Locke criticised Astell's views on natural law and the right of resistance in his First Treatise, published in 1690. Astell maintains that while Locke considers self-preservation to be a fundamental right, it only involves preserving the immortal soul. Therefore, humans are only entitled to act in ways that will ensure the safety of their souls from judgment, in accordance with natural law.

== List of works ==

- A Serious Proposal to the Ladies for the Advancement of their True and Greatest Interest. By a Lover of Her Sex. 1694, 1695, 1696 1697 (two printings), 1701, 1703
- Some Reflections Upon Marriage, Occasioned by the Duke and Dutchess of Mazarine's Case; Which is Also Considered. London: Printed for John Nutt, near Stationers-Hall, 1700 1700, Also: 1703, 1706, 1730 (two editions)
- A Fair Way with Dissenters and their Patrons. Not writ by Mr. L – - – - – y, or any other Furious Jacobite, whether Clergyman or Layman; but by a very Moderate Person and Dutiful Subject to the Queen. 1704
- An Impartial Enquiry into the Causes of Rebellion and Civil War in this Kingdom: In an examination of Dr. Kennett’s sermon, 31 Jan. 1703/4. And Vindication of the Royal Martyr. 1704
- The Character of the Wisest Men. Re-printed and published by the Author’s Friends. 1704
- Moderation Truly Stated: or, a review of a late pamphlet, entitul’d Moderation a virtue, or the occasional conformist justify’d from the imputation of hypocricy. Wherein this justification is further consider’d, …. 1704
- Letters concerning the love of God, between the author of the proposal to the ladies and Mr. John Norris: Wherein his late Discourse, shewing, That it ought to be intire and exclusive of all other Loves, is further Cleared and Justified. Published by J. Noris, M. A. Rector of Bemerton near Sarum. The second edition, corrected by the authors, with some few things added. 1705, 1730
- Reflections upon marriage. The third edition. To which is added a preface, in answer to some objections. 1706
- The Christian religion, as profess’d by a daughter of the Church of England. 1705, 1717, 1730
- Bart’lemy Fair: or an enquiry after with: in which due respect is had to a letter concerning enthusiasm, to my Lord ***. By Mr. Wotton. 1709
- An enquiry after wit: wherein the trifling arguing and impious raillery of the late Earl of Shaftesbury, in his Letter concerning enthusiasm, and other profane writers, are fully answer’d and justly exposed. 1722
- (Attributed) An essay in defence of the female sex. : In which are inserted the characters of a pedant, a squire, a beau, a vertuoso, a poetaster, a city-critick, &c. in a letter to a lady. 1696 (two editions), 1697
- (Attributed) Six familiar essays upon marriage, death, crosses in love, sickness and friendship. 1696

==Legacy==
Astell's ideas about women in education laid the foundation for later feminist movements, as they challenged social norms and paved the way for improved educational opportunities for women. Her work continues to inspire contemporary debates on gender equality and the importance of education in women's empowerment. Mary Astell's groundbreaking reflections on women's education continue to be a testament to her enduring legacy as a feminist philosopher and advocate for women's rights.
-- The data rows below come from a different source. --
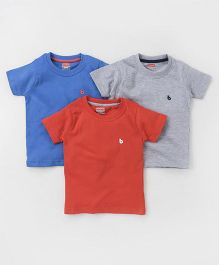 Babyhug Half Sleeves T-Shirts Pack of 3 - Blue Grey Red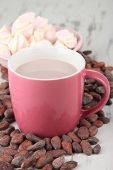 Cocoa drink  with spices, zephyr and cocoa beans on wooden background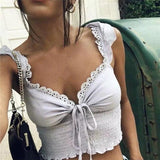 White Crop Top 2020 Summer Women Sexy Lace Patchwork White Lace V-Neck Crop Top 2020 Sleeveless Strap Vests Lace Up Club Wear Lace Tank Top   Swansstyle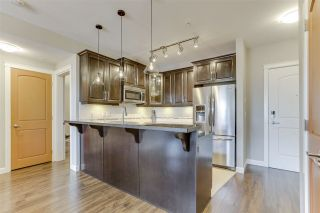 """Photo 5: 540 8288 207A Street in Langley: Willoughby Heights Condo for sale in """"YORKSON"""" : MLS®# R2479756"""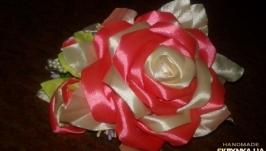 Заколка Роза из лент канзаши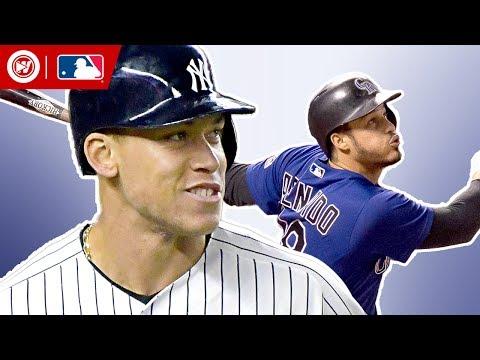 MLB Highlights   Best of June 2017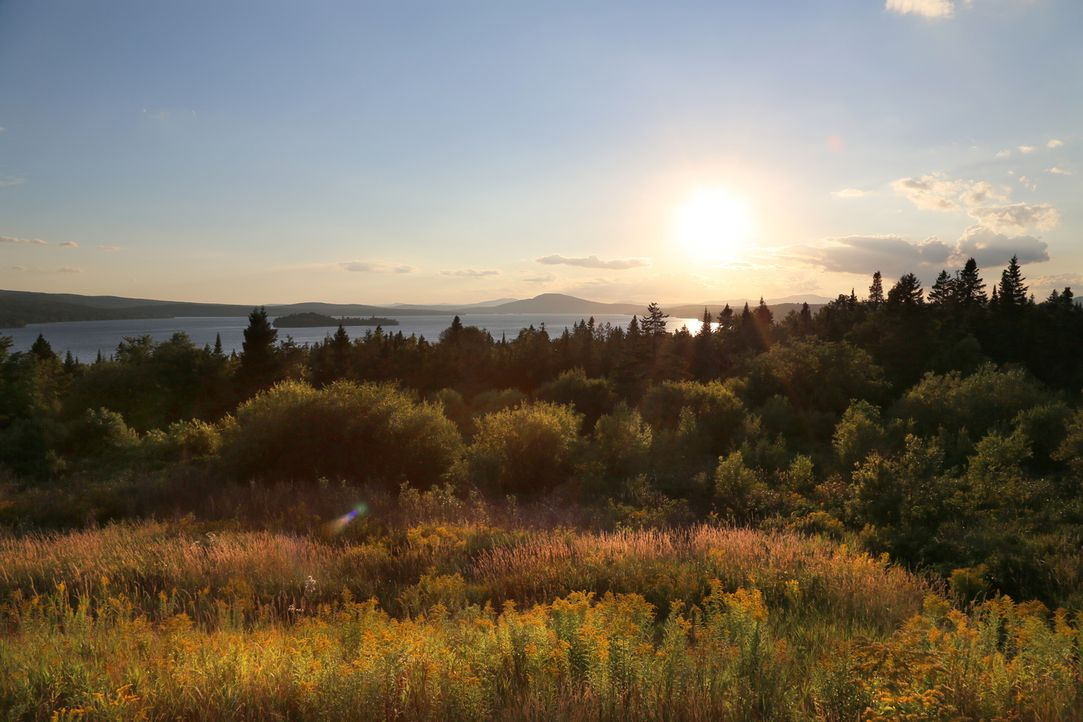 Dieser Sonnenuntergang im amerikanischen Maine lässt Naturliebhaberherzen höher schlagen ... - Bildquelle: 2016,The Travel Channel, L.L.C. All Rights Reserved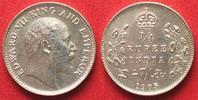 1905 Indien Britisch BRITISH INDIA 1/4 Rupee 1905 EDWARD VII silver UN... 44,99 EUR  +  5,00 EUR shipping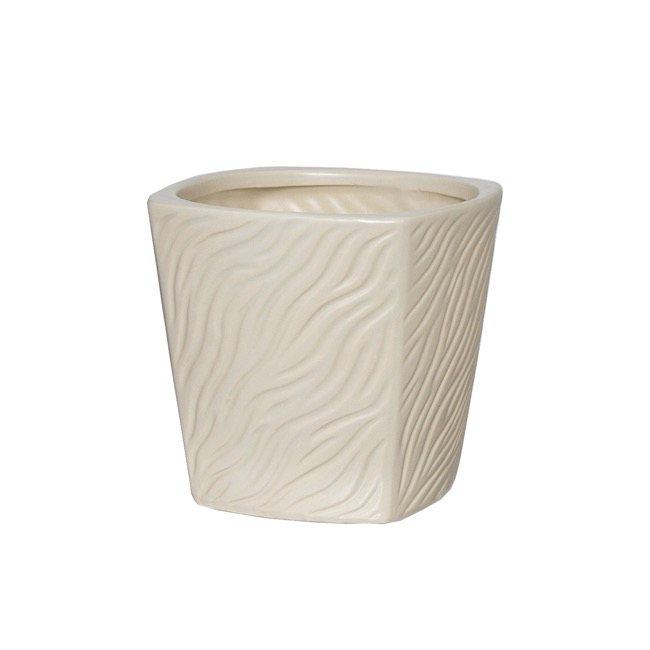 Ceramic Trend Square Taper Pot Cream (14.5cmx14cmH)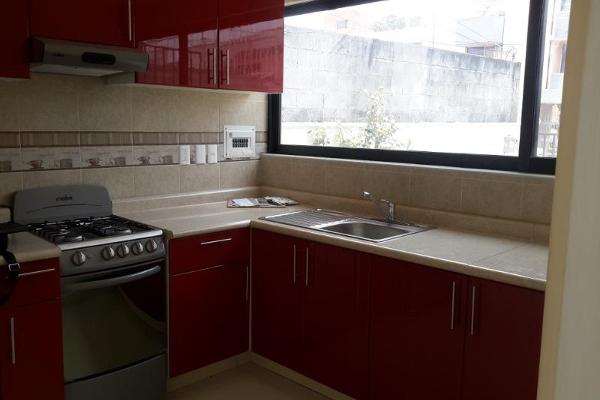 Foto de casa en venta en  104, bosque residencial del sur, xochimilco, distrito federal, 1986114 No. 06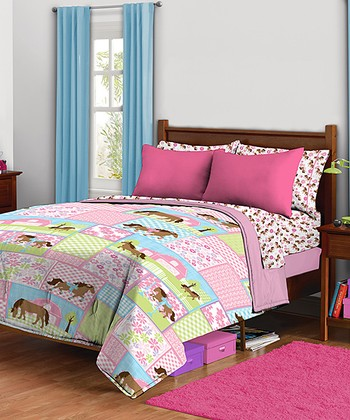 Country Meadow Comforter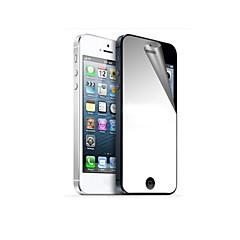 Недорогие Защитные пленки для iPhone SE/5s/5c/5-Защитная плёнка для экрана Apple для iPhone 6s iPhone 6 iPhone SE/5s 1 ед. Защитная пленка для экрана и задней панели Зеркальная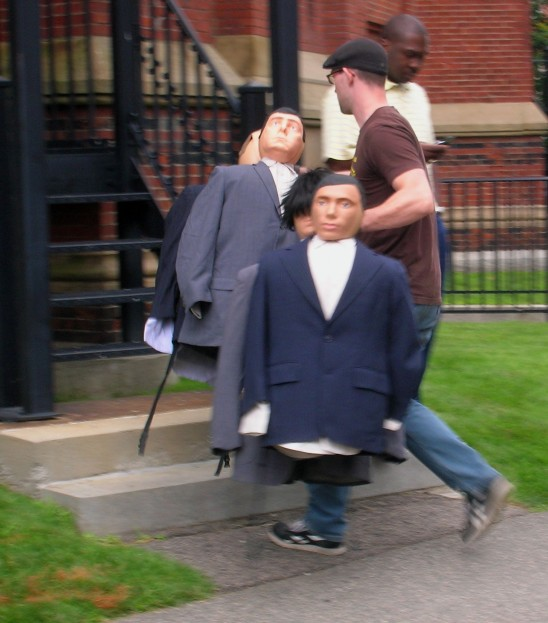 """Dummies answer the call to play their part during filming of """"The Great Debaters"""" at Harvard. Craigslegz.com"""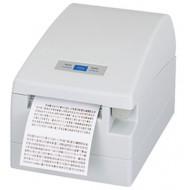 Drukarka termiczna Citizen CT-S2000
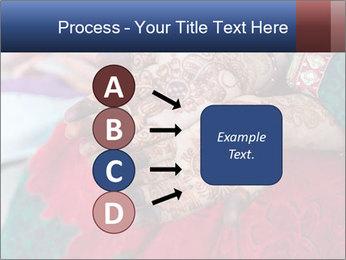 0000073060 PowerPoint Template - Slide 94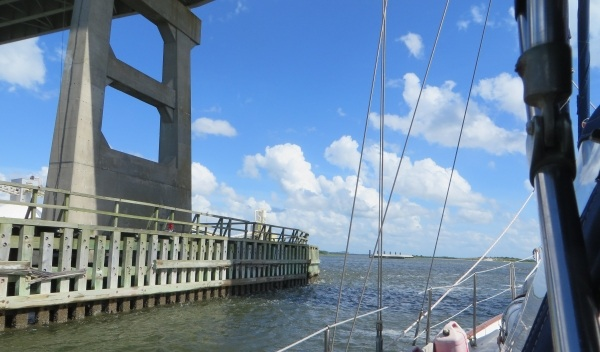 a bridge on the intracoastal waterway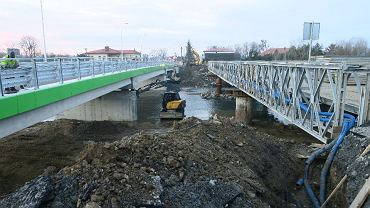 Most na Wiśle w Ochabach jest już przejezdny. Budowa nowej przeprawy pochłonęła 7,7 mln zł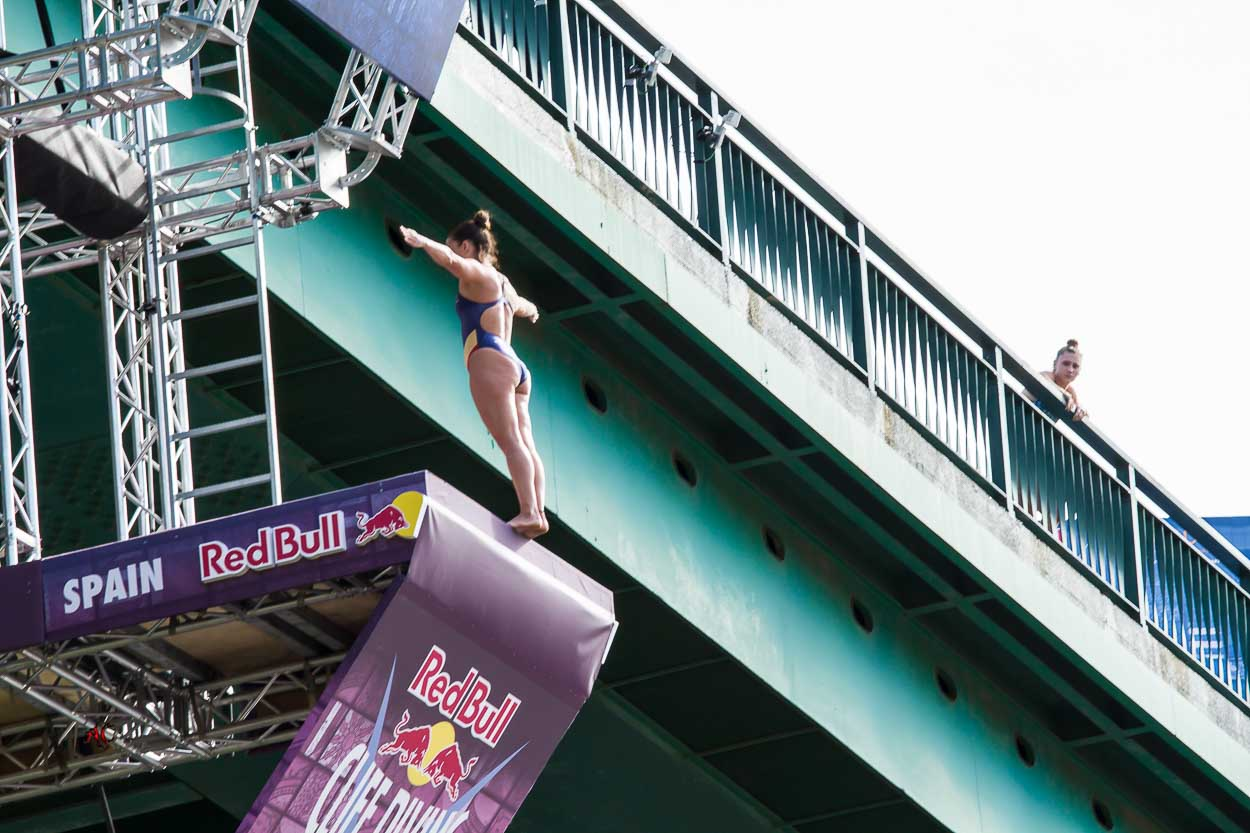 Red Bull Cliff Diving Bilbao 2019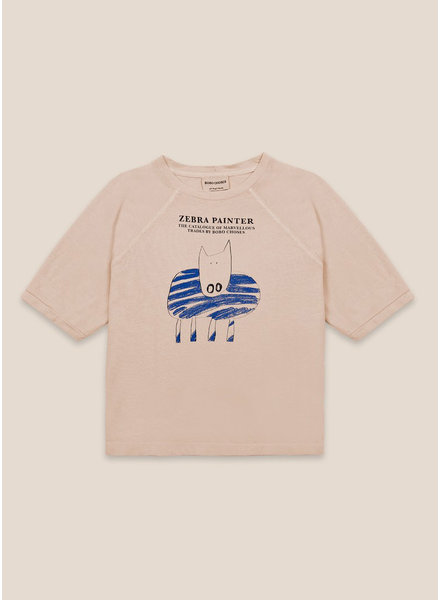 Bobo Choses zebra painter t-shirt
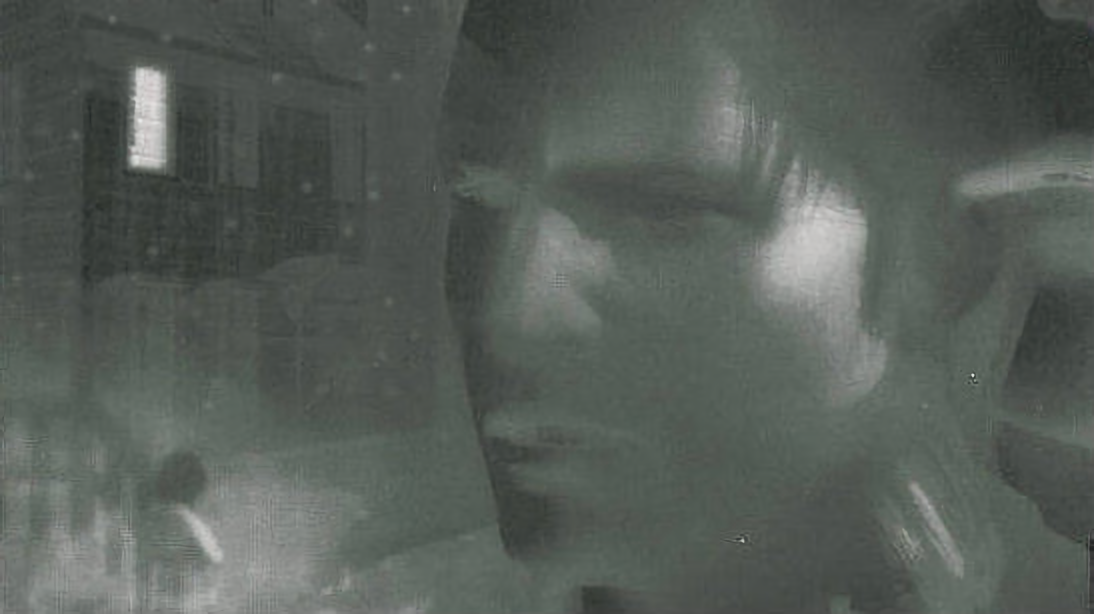 Insider Clarifies Recent Silent Hill Rumor, Says He's Not Sure If the Games Are Still in Development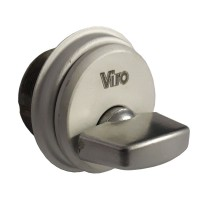 Viro Screw In Cyilnder Thumbturn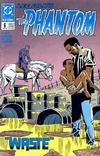 Cover for The Phantom (DC, 1989 series) #6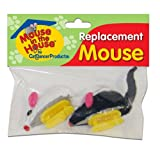 See Cat Dancer Replacement Mice for Mouse in the House Cat Toy, 2-Count image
Astell had a significant personal library that was an unusual example of a late seventeenth- and early eighteenth-century book collection owned by a woman who was a published author. Her books bear the inscription of her name on the title page and her many annotations in her books. In 2021 a collection of 47 of Astell's books and pamphlets, many of which have her annotations, were identified in the Old Library at Magdalene College, Cambridge by Catherine Sutherland, the deputy librarian. These marginalia reveal, for the first time, the degree to which she was involved with the natural philosophy literature and discourse of her time. Other holdings are at the British Library and the Northamptonshire Record Office.

The Mary Astell Academy (formerly Linhope PRU) in Linhope Road, Newcastle upon Tyne, is named after her. In Germany, there is a street dedicated to her, Mary-Astell-Straße, in Bremen.